Members of Proposed Diversity and Equity Advisory Board Announced

Following his declaration of racism being a public health crisis last week, Mayor Carlo DeMaria announced on Monday 10 members of a new advisory board that will navigate a diverse range of input, experiences, and stories to advise the administration on policy changes to address structural racism.

Last week Mayor Carlo DeMaria reaffirmed his commitment to ensuring that racism and discrimination both remain intolerable in the City of Everett.

In DeMaria’s promise to the City, he committed to former President Barack Obama’s Mayor’s Pledge in which he promised to engage the community by including a diverse range of input, experiences, and stories into the policy making decisions of the City. Through this, the City of Everett’s Diversity and Equity Advisory Board was formed.  

The Everett Diversity and Equity Advisory Board will be an independent group of community members chaired by Senior Pastor of the Zion Church Ministries and Presiding Prelate of the Covenant Christian Church Alliance Inc., Bishop Robert G. Brown.

The Board is made up entirely of people of color, including a wide range of races, and includes:

•Dorothy Martin Long, Former School Committee Member, Devens School Board Member, and Elections Committee Member.

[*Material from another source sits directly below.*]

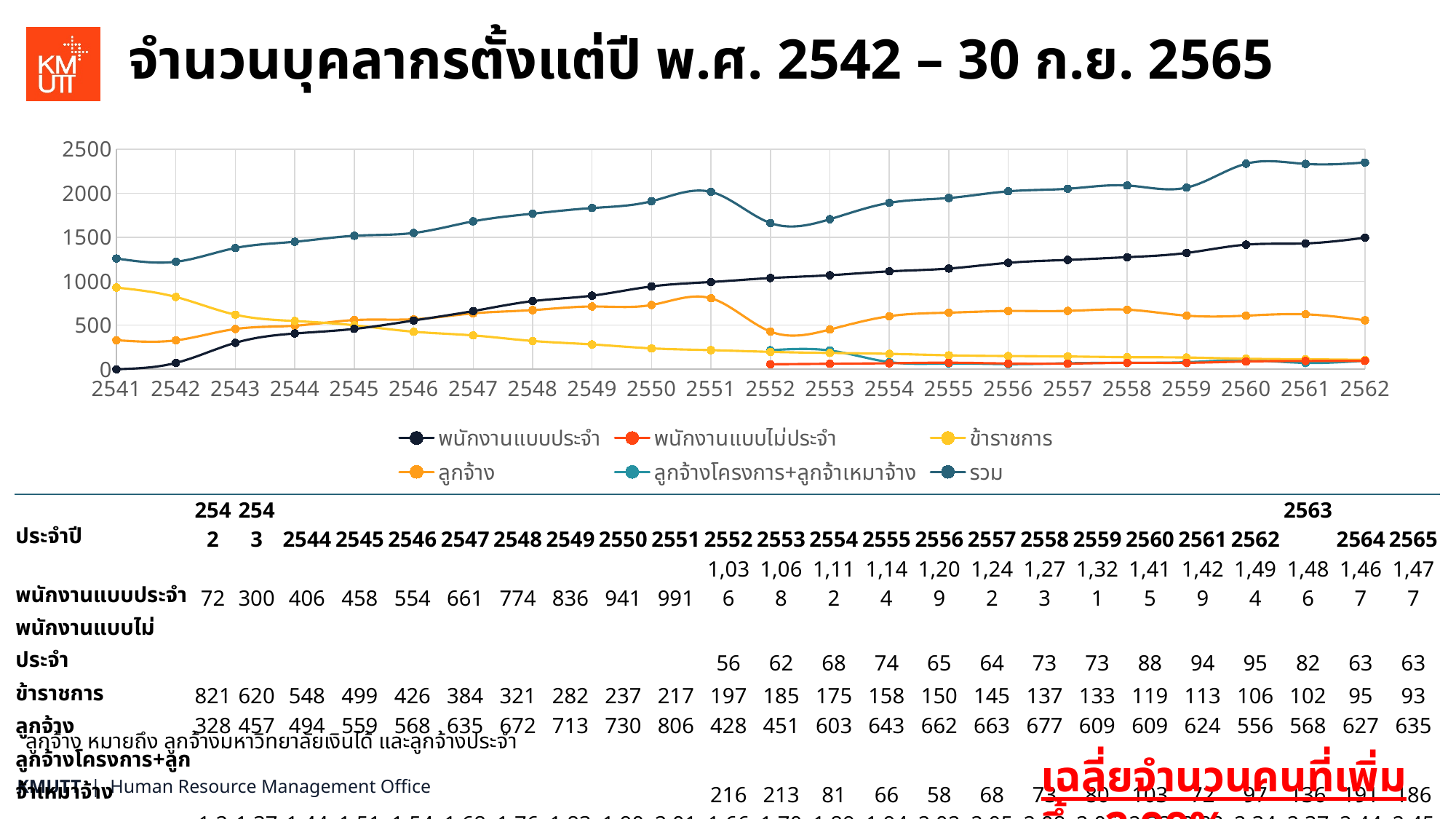
Is the value of ข้าราชการ at 2550 greater or less than 500? less How many years are labelled along the x axis of the chart? 22 According to the data table, what is the value of ลูกจ้าง for 2551? 806 According to the data table, what is the value of ข้าราชการ for 2542? 821 At 2549, which is larger: ลูกจ้าง or ข้าราชการ? ลูกจ้าง Which series has the highest value at 2562 in the chart? รวม Is the value of รวม at 2560 greater or less than 2000? greater Does the ข้าราชการ series rise or fall from 2542 to 2562? fall What kind of chart is shown on the slide? line chart How many series does the chart legend list? 6 Does the พนักงานแบบประจำ series rise or fall from 2542 to 2562? rise Which series has the lowest value at 2542 in the chart? พนักงานแบบประจำ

•Kim Tsai, Deputy Superintendent, Everett Public Schools.

•Reverend Myrlande DesRosiers, Director, Everett Haitian Community Center.

•Stephanie Martins, City Councilor, City of Everett.

•Oswaldo Constanza, Teacher, Everett High School.

•Gerly Adrien, City Councilor, City of Everett.

•Jermaine Bellard, President, Everett Police Patrolmen’s Union, NEPBA Local 94.

•Michelle Fenelon, Communications Specialist, City of Everett.

•Dr. Omar Easy, Former Executive Assistant Principal for Business Engagement and Innovation, Everett Public School.

The Advisory Board will review Everett Police Department’s use of force policies, training guidelines, data and reporting while producing recommendations within the next 90 days. Aligned with the “Mayor’s Pledge”, the community will have three weeks to review recommendations and provide feedback to the City of Everett and Mayor Carlo DeMaria. Shortly thereafter, Mayor DeMaria will announce reforms to be implemented as a result of these combined recommendations within 120 days of the Advisory Board beginning their review.

In addition to reviewing Everett Police Department’s policies, the Advisory Board will be charged with producing recommendations to promote the inclusion of the City of Everett’s diverse population by reviewing inequities and making recommendations of human services and advancement programs that will provide mental health assistance, housing assistance, social services, training, and development to promote equity within the community. The members will also review the City’s hiring process and assist with discussing inclusive recruiting practices to promote diversity in the workforce. The Advisory Board will be calling upon experts in the suggested subject matter for opinions and guidance to form their recommendations.